Reputation: 13
I've been trying to figure out how to clean and edit a column in my data set.
The dataset I am using is supposed to only be for the city of San Francisco. A column in the data set called "city" contains multiple different spellings of San Francisco, as well as other cities.

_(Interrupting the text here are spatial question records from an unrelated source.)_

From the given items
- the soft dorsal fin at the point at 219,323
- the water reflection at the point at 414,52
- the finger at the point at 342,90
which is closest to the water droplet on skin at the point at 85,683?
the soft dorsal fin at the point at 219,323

Here is what it looks like:
table(sf$city)
Brentwood CA
30401 18 370
DALY CITY FOSTER CITY HAYWARD
0 0 0
Novato Oakland OAKLAND
0 40 0
S F S.F. s.F. Ca
0 31428 12
SAN BRUNO SAN FRANCICSO San Franciisco
0 221 54
san francisco san Francisco San francisco
20 284 0
San Francisco SAN FRANCISCO san Francisco CA
78050 16603 6
San Francisco, San Francisco, Ca San Francisco, CA
12 4 72
San Francisco, CA 94132 San Franciscvo San Francsico
0 0 2
San Franicisco Sand Francisco sf
41 30 17
Sf SF SF , CA
214 81226 1
SF CA 94133 SF, CA SF, CA 94110
0 9 38
SF, CA 94115 SF. SF`
4 1656 31
SO. SAN FRANCISCO SO.S.F.
0 6
What I am trying to do is to change sf$city to only have "San Francisco". So all the data in sf$city will be placed under one city, San Francisco. So when I type table(sf$city), it only shows San Francisco.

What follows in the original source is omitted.